The old guard endures

Despite the emergence of new lenders, the barriers to entry are still high. Banks have to keep engineers and geologists on staff to properly measure reserves risk. Politics can get in the way, too. The Kenyan government is examining Cove Energy’s acquisition by Thailand’s PTT, saying that it may be due a tax payment on the transfer, and in Uganda Tullow is squabbling with the government over building a refinery.

But established upstream lenders are prepared to move into new jurisdictions. French-listed mid-size producer Maurel & Prom closed a $350 million five-year deal with Natixis, BNP Paribas, Credit Agricole and Standard Bank for its Gabonese subsidiary. But that debt had a parental guarantee and no reserves-based mechanism. It refinanced a four-year $255 million reserves-based deal that Maurel & Prom closed in 2009 and expanded to $330 million in 2010.

It is also much harder for lenders to juice returns on reserves-based deals by including a high-priced mezzanine tranche. These tranches often had higher margins and could be used to finance pre-development assets or exploration, but now are only available to the strongest sponsors like Tullow.

Basel III might make African onshore assets more difficult to finance, because assets, output and accounts that are more vulnerable to political interference may attract higher capital charges than offshore projects. “In the event crude is shipped from offshore fields to international markets, and where accounts are offshore, there is less of a problem,” says HSBC’s Stevens. “Onshore deals are going to find it harder to get done.”

Basel’s higher cost of funding might force sponsors to turn to new investors like pension funds. Outside the US, and to a lesser extent the Nordics, a high yield bond market supporting international oil and gas developers has yet to emerge. Short-term unfunded commitments to borrowers with heavy commodity price exposure make poor bond market candidates.

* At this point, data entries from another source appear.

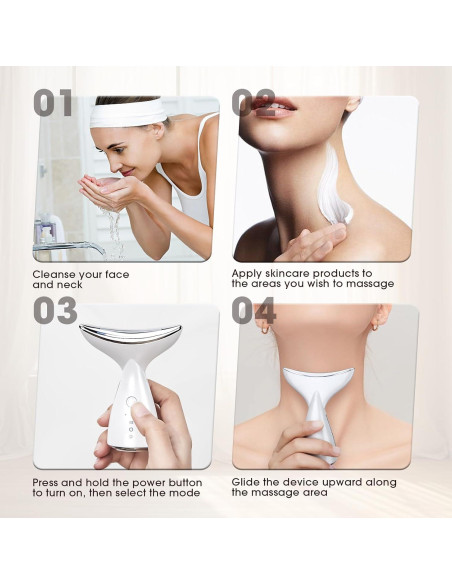 01

Cleanse your face and neck

02

Apply skincare products to the areas you wish to massage

03

Press and hold the power button to turn on, then select the mode

04

Glide the device upward along the massage area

But RBLs have suffered very few losses. “The sector has seen technical defaults and loans rescheduled, but little else,” says Herbert Smith’s Fox. “There have only been three or four cases where banks have actually lost money in the last 25 years.” The pipeline is even relatively immune to oil price volatility. Banks participate in deals based on their in-house view of oil prices over the long-term. Borrowers tend to hedge their oil price risk and banks push to ensure they win that ancillary hedging business. “If there is no hedging in place banks will use a lower oil price to support the borrowing base,” said one observer. Regardless of the changing cast of lenders, banks will make sure they’re positioned to grab a slice of sponsors’ upside.